Die Stadt ist über die Autobahn N1 mit Brazzaville verbunden. Mit dem Auto auf dieser asphaltierten Straße nach Brazzaville dauert 45 Minuten bis eine Stunde. Das Kenias Stromerzeugungsunternehmen liefert Strom von 18 bis 23 Uhr.

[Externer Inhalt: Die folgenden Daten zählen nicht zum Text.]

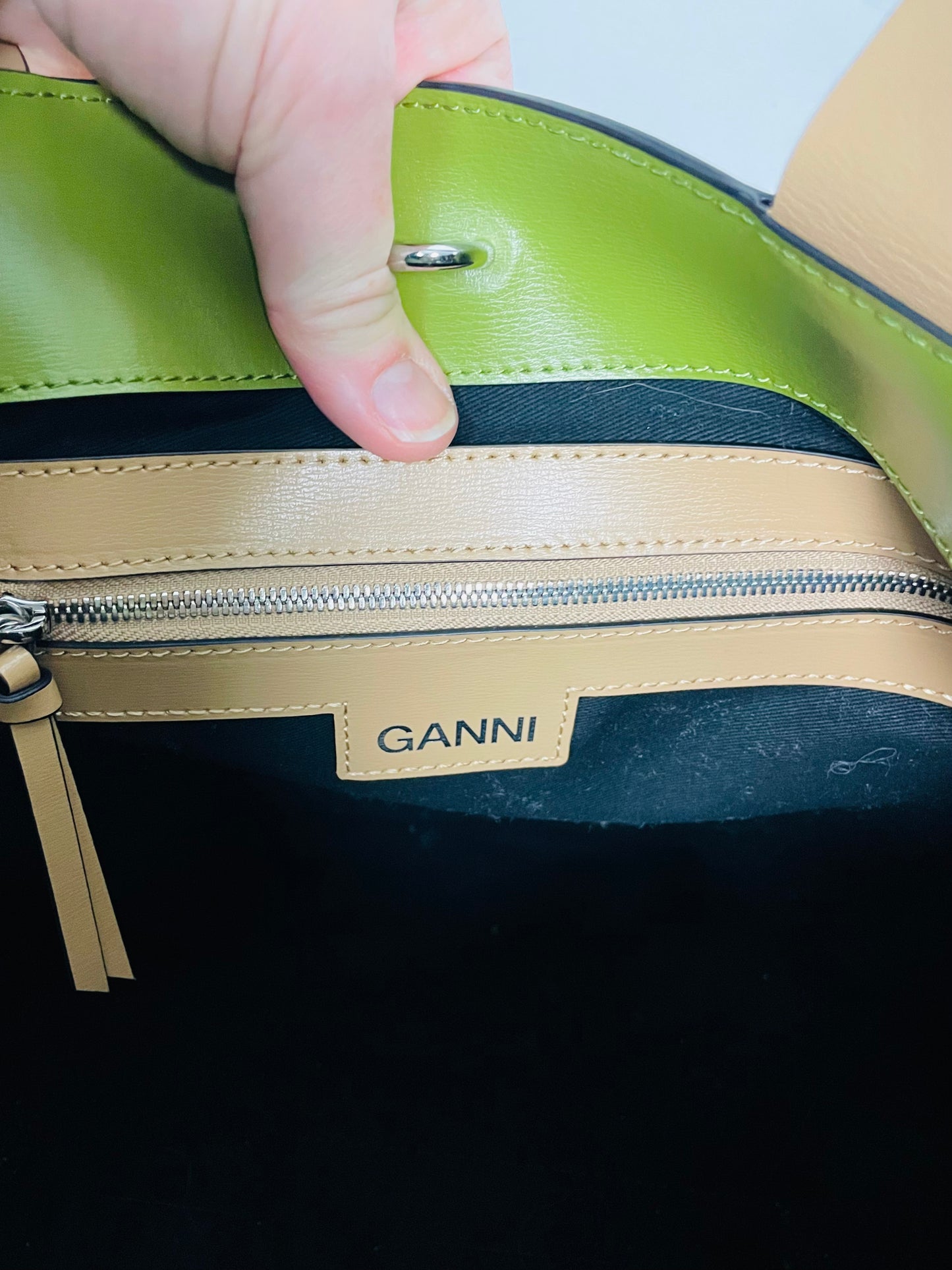 Ganni tote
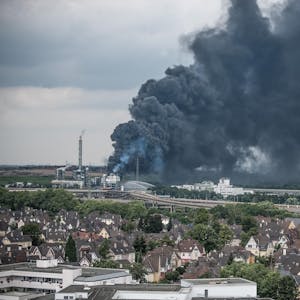 explosion in Leverkusen, riesige Rauchsäule steigt auf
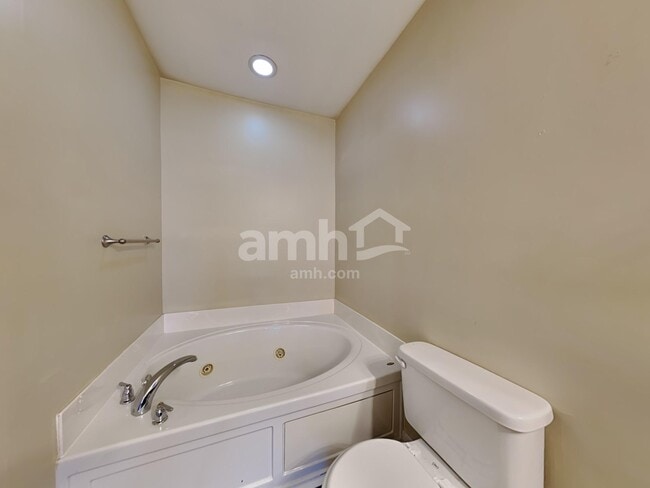 Building Photo - 405 Crystal Oaks Ln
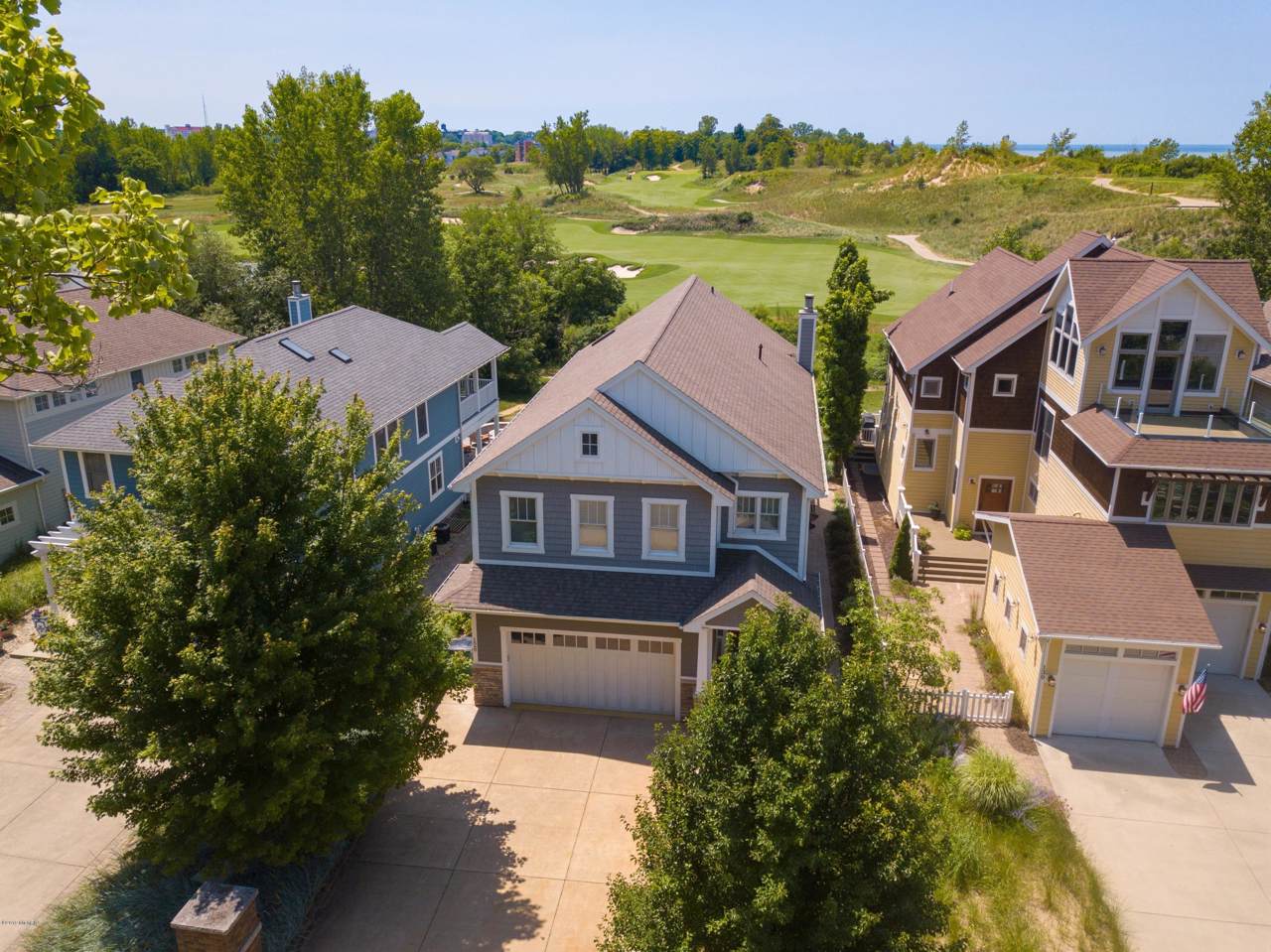 128 Grand Boulevard - Photo 1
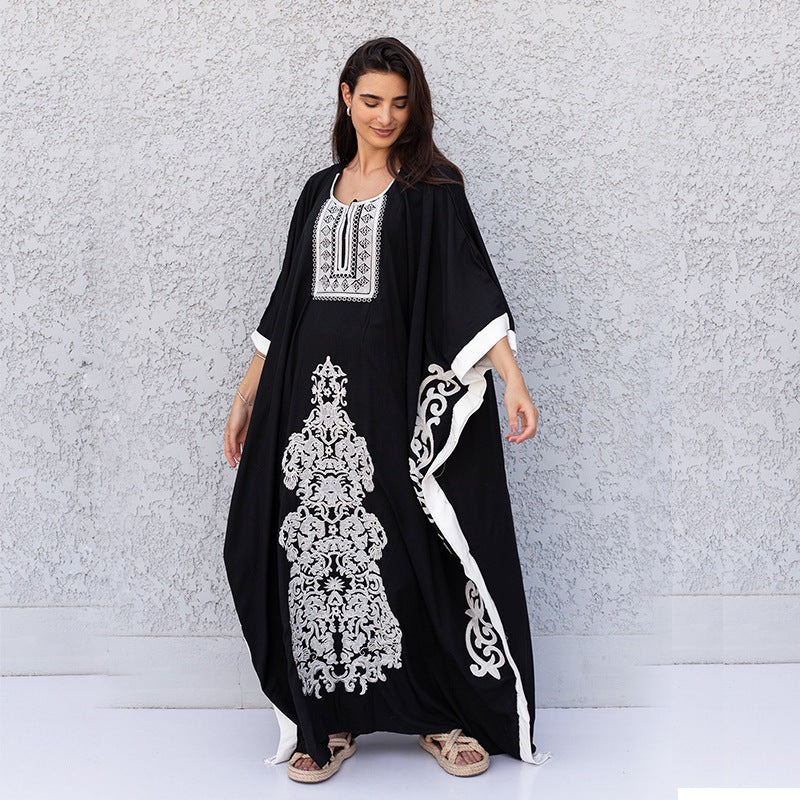 Dame Kaftan med kunstnerisk broderidesign og vidt svajende ærmer Stilla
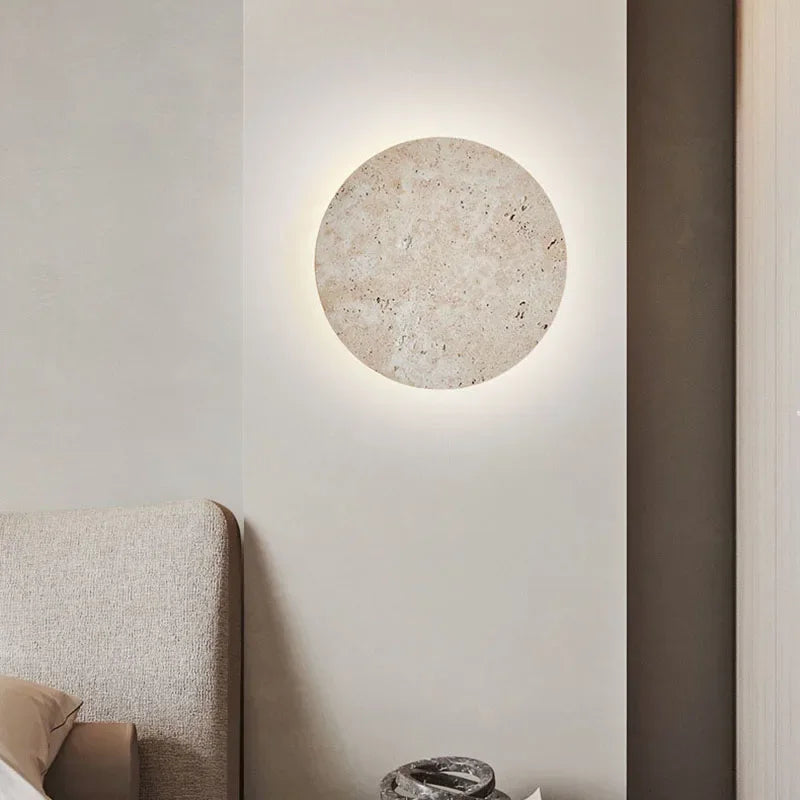 EarthyRadiance - Vägglampa av natursten med varm LED-belysning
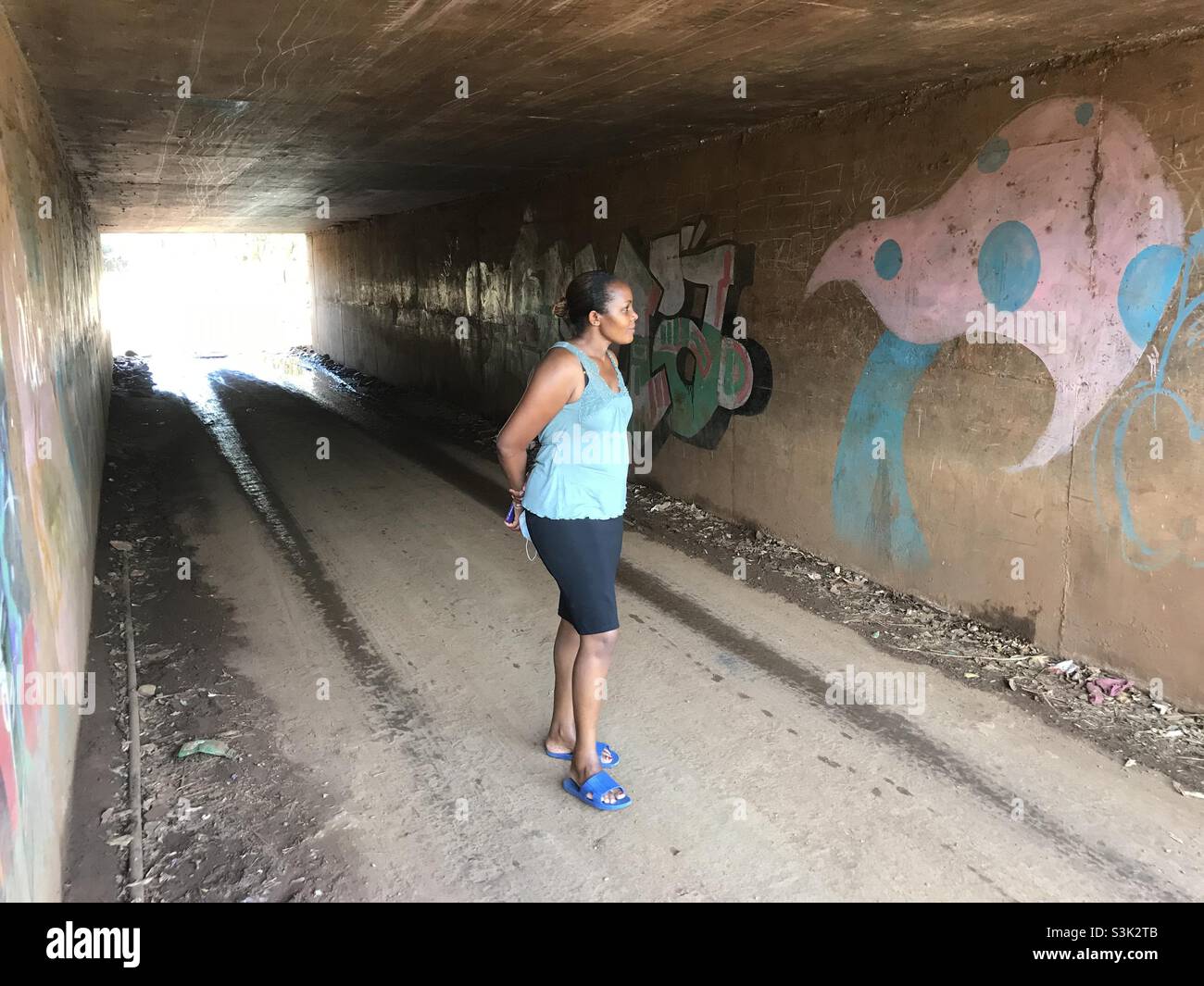 Volle Länge eine Person echte Menschen Architektur Lebensstile Wand Feature gebaut Struktur Graffiti Stockfoto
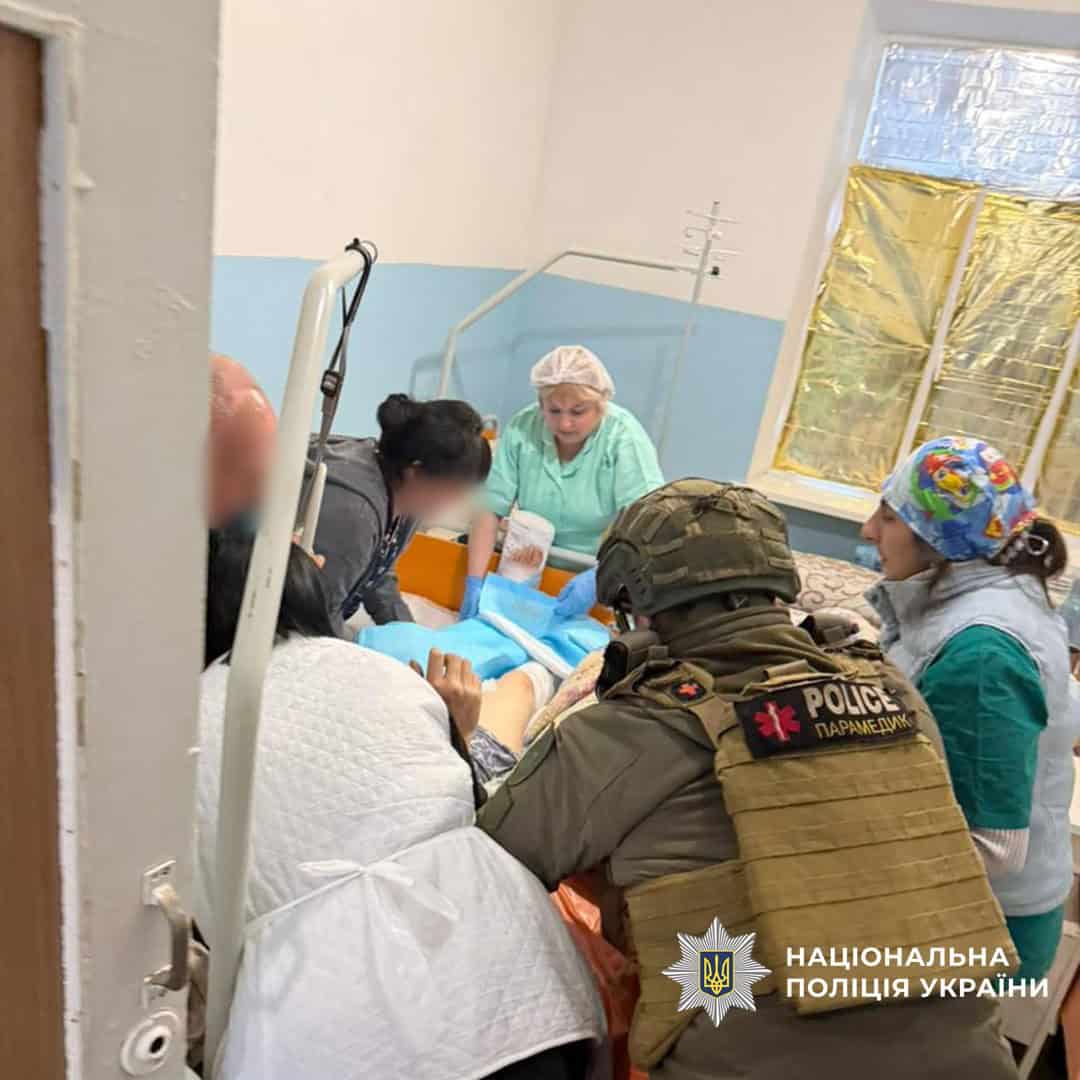 Руйнування приватного будинку в Олексієво-Дружківці після удару 250-кілограмової авіабомби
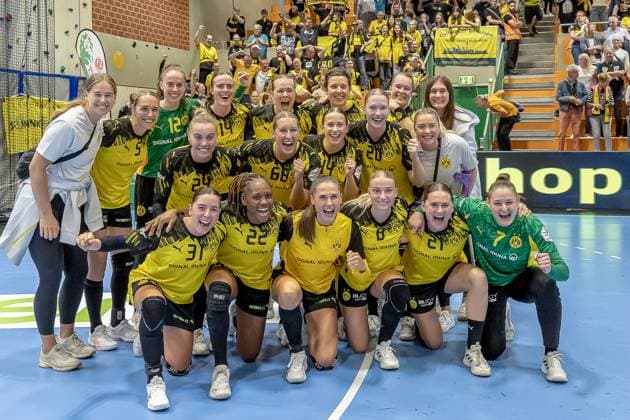 Die Dortmunder Spielerinnen lassen sich nach dem deutlichen Sieg feiern GER, Borussia Dortmund vs. TuS Metzingen, Handball, ALSCO Frauen Bundesliga, Saison 2025 2026, 1. Spieltag, 30.08.2025. GER, Borussia Dortmund vs. TuS Metzingen, Handball, ALSCO Frauen Bundesliga, Saison 2025 2026, 1. Spieltag, 30.08.2025. Dortmund Copyright: xEibner-Pressefoto WolfgangxStummx EP_EER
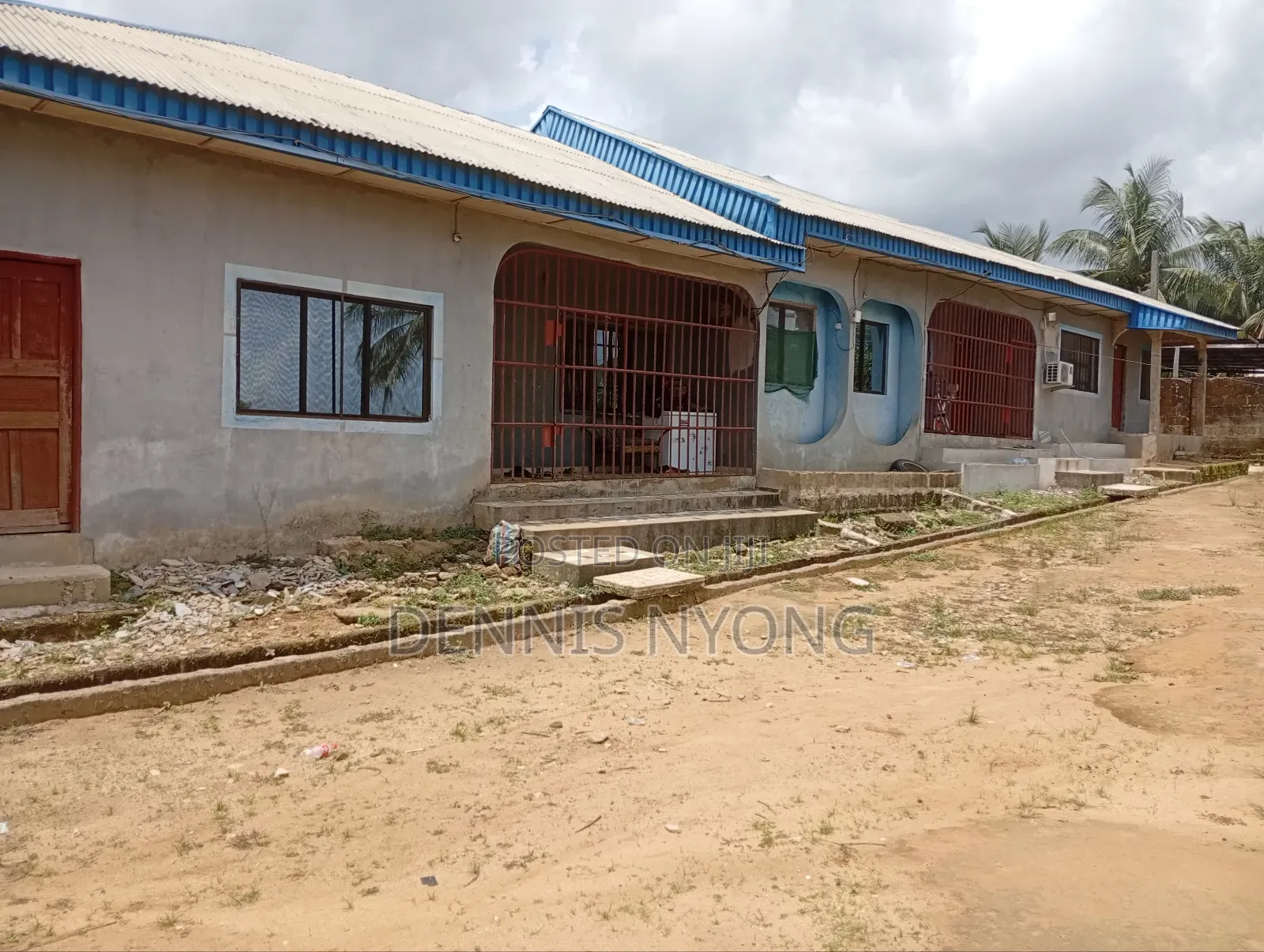 2bdrm Bungalow in Crosspill Estate, Calabar for sale
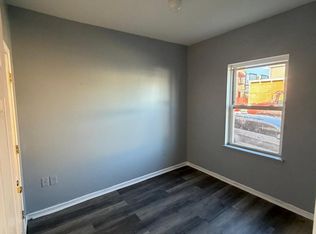 151 7th St #A, Elizabeth, NJ 07201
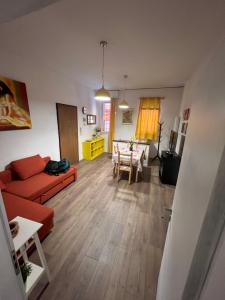 a living room with a couch and a table at Appartamento Bononia in Bologna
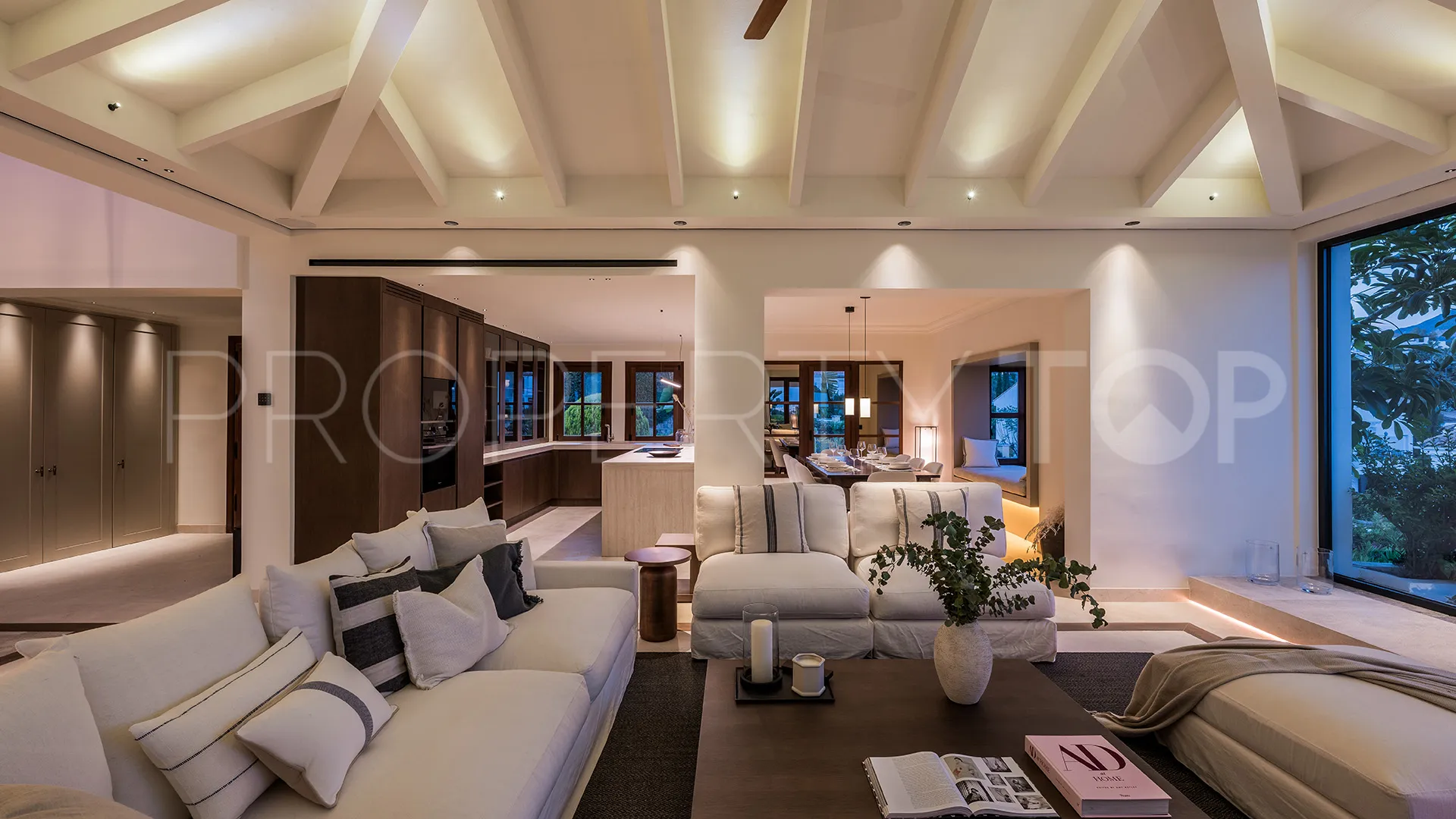 For sale Bellevue villa with 4 bedrooms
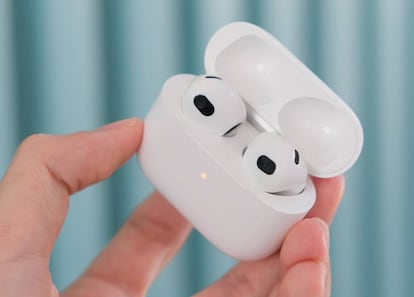 Los AirPods 3 de Apple se actualizan.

Den Rest des Tages müssen die Bewohner ihre eigenen Generatoren verwenden.
Es Diözese Kinkala hat seinen Sitz in Kinkala.
Kinkala litt wie auch an anderen Orten stark unter den Kämpfen während der Bürgerkriege in Kongo-Brazzaville zwischen 1993 und 2003.[1] Diese fanden zwischen der Regierung und den alliierten Streitkräften einerseits und den Ninjas und Cocoyes (Rebellen, die Anhänger von Bernard Kolelas, und nach seiner Flucht aus Pasteur Ntumi).[2] Auch in Kinkala wurden viele Menschen getötet und Gebäude zerstört.
Kinkala ist die Stadt von André Matswa, Initiator einer messianischen Bewegung, die nach seinem Tod 1942 Deportation in den Tschad blühte. Sein Bild ziert die Stadt. Die Stadt beherbergt auch das kleine Croix-Koma-Museum.